Harvard Journal of Law and Technology, vol. 22.2
The Digest Staff is thrilled to announce that the newest volume of the Harvard Journal of Law and Technology, volume 22.2 is now available online, featuring:
Exclusion and Exclusive Use in Patent Law
The conventional wisdom is that the definition of patents as property has been long settled: unlike land and chattels, which secure the traditional “bundle” of rights, patents secure only a negative right to exclude. Professor Mossoff, after exploring early case law and the historical development of patent law, finds that for much of its history a patent was defined by Congress and courts in the same conceptual terms as property in land and chattels. The Article concludes by showing how this conceptual break is affecting the current debates over patent doctrine.
Professor Goldman’s article focuses on comparing the economic effects and legal treatment of “brand spillovers” in the online world and the physical world. Brand spillovers occur when consumer interest in a trademark increases the profits of third parties who do not own the trademark. Although online brand spillovers have been the source of heated debate and numerous lawsuits, similar brand spillovers in the physical world (for example, the placing of generic products next to branded products in grocery store aisles) have been permitted by trademark law. Professor Goldman argues that online brand spillovers, like their offline counterparts, should be permitted because such spillovers help to reduce consumer search costs.
Patent Law Uniformity?
Professor Petherbridge provides an empirical response to a recent article in the Northwestern University Law Review by Professors Nard and Duffy that argued in favor of dismantling the Federal Circuit because its creation has resulted in a lack of diversity in patent jurisprudence, which in turn has seriously suppressed the development of the law. Professor Petherbridge shows that across a number of variables the evidence does not support the Nard and Duffy conclusion that there is a lack of diversity in Federal Circuit patent jurisprudence.
Viva R. Moffat
As search engines become increasingly powerful gatekeepers of the Internet, academics have begun to debate whether regulation directed at search engines is necessary. Professor Moffat evaluates the initial scholarship and finds that the current debate over search-engine regulation is bipolar, with commentators either advocating a market-based approach or full agency regulation.
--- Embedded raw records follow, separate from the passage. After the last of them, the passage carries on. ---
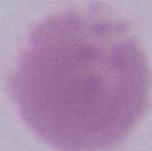

identification = red blood cell
magnification = 1000x
modality = photomicrograph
Locate and identify every blood parasite.
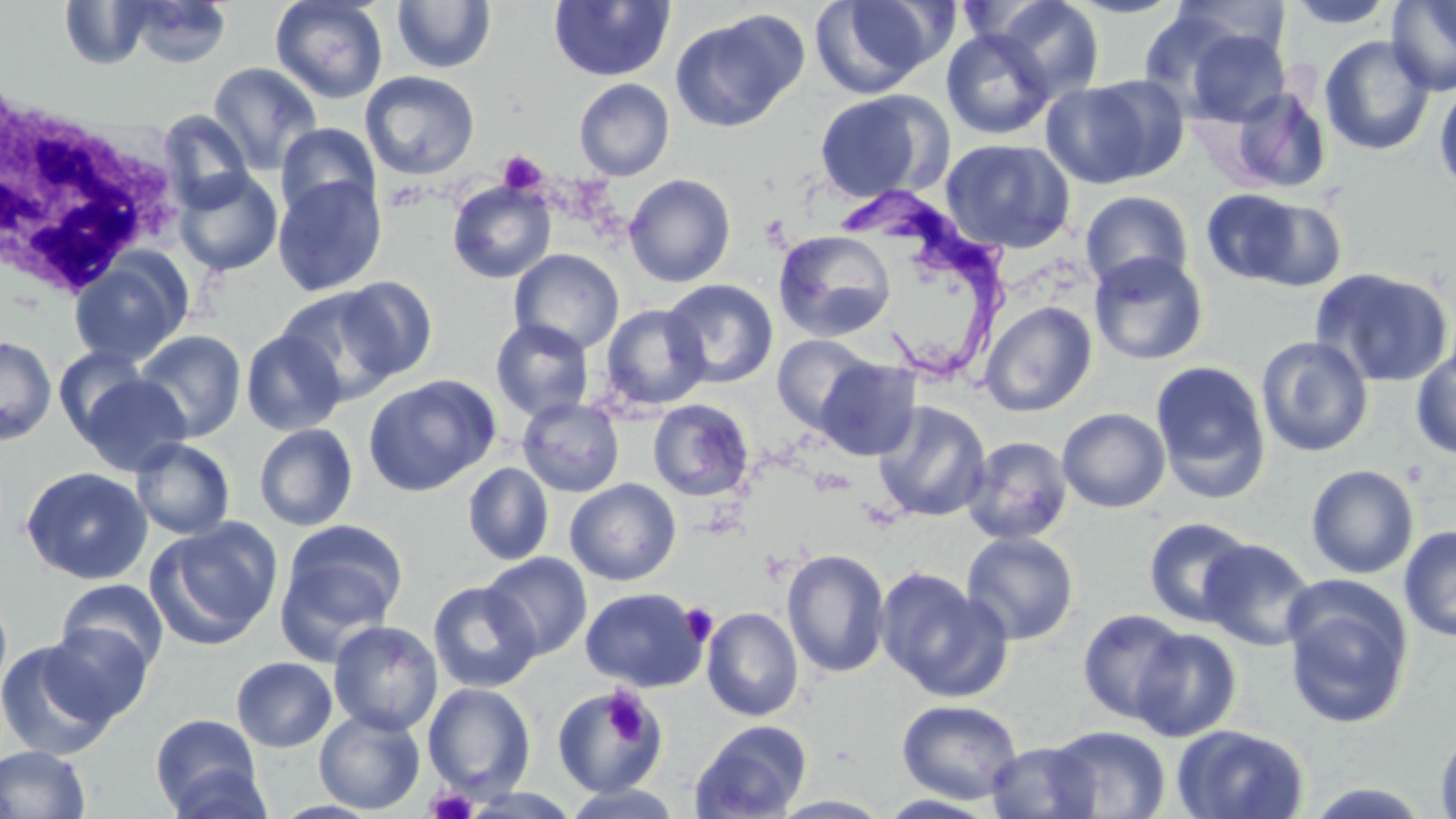

Approximate bounding boxes as named x1/y1/x2/y2 corners in pixels.
Trypanosoma brucei: (x1=843, y1=188, x2=1015, y2=387).
No Plasmodium falciparum, Plasmodium ovale, Plasmodium malariae, Plasmodium vivax, or Babesia divergens observed.

slide-level diagnosis = Trypanosoma brucei
field of view = single
stain = May-Grünwald-Giemsa
white blood cell locations = approximate bounding boxes as named x1/y1/x2/y2 corners in pixels: (x1=1, y1=98, x2=186, y2=296)
modality = light microscopy
platelet locations = approximate bounding boxes as named x1/y1/x2/y2 corners in pixels: (x1=497, y1=150, x2=547, y2=196), (x1=678, y1=602, x2=719, y2=646), (x1=601, y1=689, x2=660, y2=747), (x1=425, y1=786, x2=479, y2=819)
image size = 1456×819 pixels
magnification = 1000x
preparation = thin blood film
uninfected red blood cell locations = approximate bounding boxes as named x1/y1/x2/y2 corners in pixels: (x1=270, y1=0, x2=389, y2=104), (x1=391, y1=0, x2=496, y2=74), (x1=810, y1=0, x2=946, y2=98), (x1=988, y1=0, x2=1105, y2=102), (x1=1065, y1=0, x2=1187, y2=19), (x1=1167, y1=0, x2=1292, y2=66), (x1=1284, y1=0, x2=1399, y2=28), (x1=1387, y1=0, x2=1456, y2=96), (x1=59, y1=1, x2=152, y2=69), (x1=548, y1=1, x2=675, y2=82), (x1=124, y1=2, x2=233, y2=68), (x1=1138, y1=7, x2=1255, y2=114), (x1=670, y1=10, x2=809, y2=133), (x1=941, y1=29, x2=1055, y2=140), (x1=1182, y1=29, x2=1291, y2=127), (x1=1319, y1=35, x2=1435, y2=156), (x1=207, y1=61, x2=323, y2=175), (x1=359, y1=71, x2=480, y2=180), (x1=1042, y1=77, x2=1176, y2=188), (x1=574, y1=78, x2=674, y2=181), (x1=1434, y1=80, x2=1456, y2=197), (x1=1229, y1=86, x2=1332, y2=194), (x1=812, y1=90, x2=948, y2=204), (x1=156, y1=110, x2=254, y2=212), (x1=275, y1=123, x2=380, y2=222), (x1=940, y1=138, x2=1076, y2=254), (x1=173, y1=168, x2=283, y2=276), (x1=624, y1=173, x2=736, y2=287), (x1=272, y1=175, x2=387, y2=296), (x1=447, y1=181, x2=556, y2=284), (x1=1201, y1=188, x2=1309, y2=286), (x1=1080, y1=190, x2=1194, y2=293), (x1=1240, y1=195, x2=1350, y2=293), (x1=773, y1=230, x2=898, y2=342), (x1=509, y1=249, x2=624, y2=355), (x1=68, y1=251, x2=193, y2=367), (x1=1088, y1=252, x2=1209, y2=366), (x1=1310, y1=267, x2=1454, y2=388), (x1=335, y1=276, x2=439, y2=382), (x1=662, y1=279, x2=778, y2=388), (x1=275, y1=286, x2=402, y2=404), (x1=979, y1=301, x2=1097, y2=417), (x1=599, y1=303, x2=712, y2=411), (x1=490, y1=318, x2=595, y2=422), (x1=240, y1=329, x2=347, y2=436), (x1=134, y1=330, x2=246, y2=441), (x1=771, y1=334, x2=878, y2=433), (x1=1256, y1=335, x2=1374, y2=457), (x1=0, y1=336, x2=56, y2=445), (x1=56, y1=346, x2=152, y2=444), (x1=1411, y1=351, x2=1456, y2=459), (x1=814, y1=358, x2=921, y2=461), (x1=1150, y1=360, x2=1271, y2=503), (x1=78, y1=374, x2=191, y2=475), (x1=363, y1=375, x2=500, y2=497), (x1=517, y1=398, x2=625, y2=497), (x1=647, y1=399, x2=754, y2=501), (x1=874, y1=401, x2=990, y2=521), (x1=1057, y1=408, x2=1170, y2=513), (x1=253, y1=423, x2=358, y2=531), (x1=962, y1=436, x2=1074, y2=546), (x1=131, y1=438, x2=235, y2=540), (x1=462, y1=462, x2=554, y2=566), (x1=1305, y1=464, x2=1420, y2=579), (x1=21, y1=466, x2=153, y2=584), (x1=565, y1=478, x2=682, y2=586), (x1=1143, y1=517, x2=1256, y2=627), (x1=147, y1=518, x2=283, y2=650), (x1=275, y1=520, x2=408, y2=658), (x1=1398, y1=524, x2=1456, y2=642), (x1=961, y1=531, x2=1079, y2=645), (x1=1199, y1=537, x2=1317, y2=651), (x1=781, y1=548, x2=890, y2=678), (x1=480, y1=552, x2=593, y2=661), (x1=876, y1=568, x2=1012, y2=704), (x1=56, y1=579, x2=168, y2=674), (x1=427, y1=580, x2=541, y2=692), (x1=1281, y1=581, x2=1415, y2=730), (x1=0, y1=584, x2=13, y2=703), (x1=580, y1=587, x2=707, y2=692), (x1=701, y1=607, x2=804, y2=722), (x1=1077, y1=608, x2=1190, y2=724), (x1=328, y1=620, x2=443, y2=736), (x1=43, y1=622, x2=154, y2=725), (x1=1131, y1=627, x2=1242, y2=742), (x1=0, y1=638, x2=118, y2=761), (x1=232, y1=657, x2=337, y2=752), (x1=422, y1=682, x2=536, y2=799), (x1=553, y1=686, x2=667, y2=797), (x1=896, y1=699, x2=1024, y2=804), (x1=314, y1=709, x2=425, y2=814), (x1=151, y1=713, x2=266, y2=816), (x1=690, y1=719, x2=812, y2=818), (x1=1045, y1=725, x2=1170, y2=818), (x1=1171, y1=725, x2=1310, y2=818), (x1=1435, y1=728, x2=1456, y2=819), (x1=986, y1=740, x2=1102, y2=818), (x1=0, y1=744, x2=92, y2=819), (x1=160, y1=765, x2=275, y2=819), (x1=1302, y1=781, x2=1436, y2=819), (x1=560, y1=784, x2=684, y2=818)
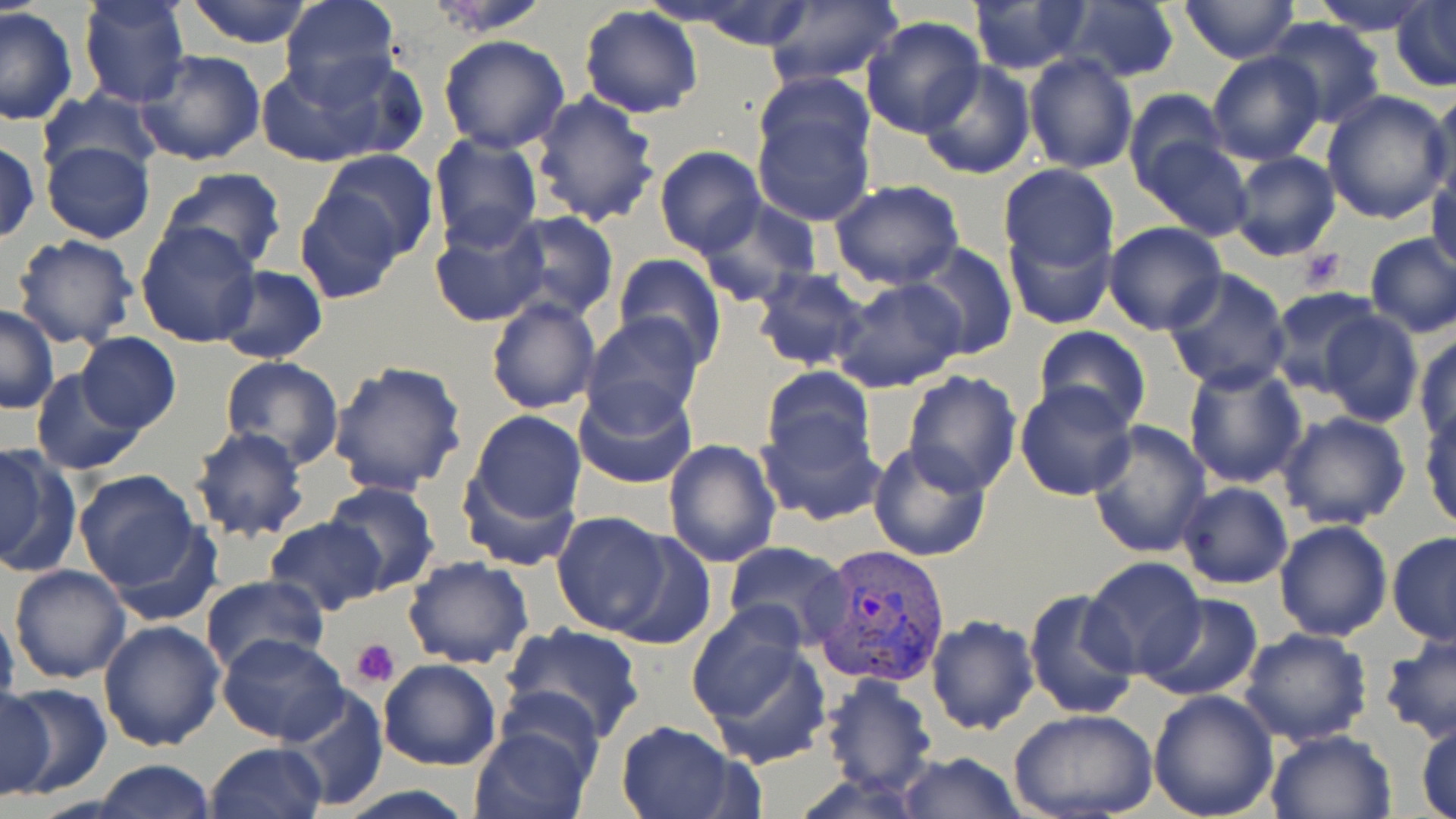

Professor Moffat proposes a compromise focused on encouraging the federal judiciary to develop a common law to handle those disputes that are unique to search engines.
Data Mining and Antitrust
Douglas M. Kochelek
This Note explores how antitrust law should deal with the rise of data mining, focusing specifically on the potential for price discrimination by online entities.
Protecting Privacy Through a Responsible Decryption Policy
Andrew J. Ungberg
This Note argues that absolute Fifth Amendment protections for computer passwords and encryption keys will ultimately do more harm than good to the cause of privacy by encouraging the government to adopt increasingly more invasive surveillance techniques in order to enforce the law.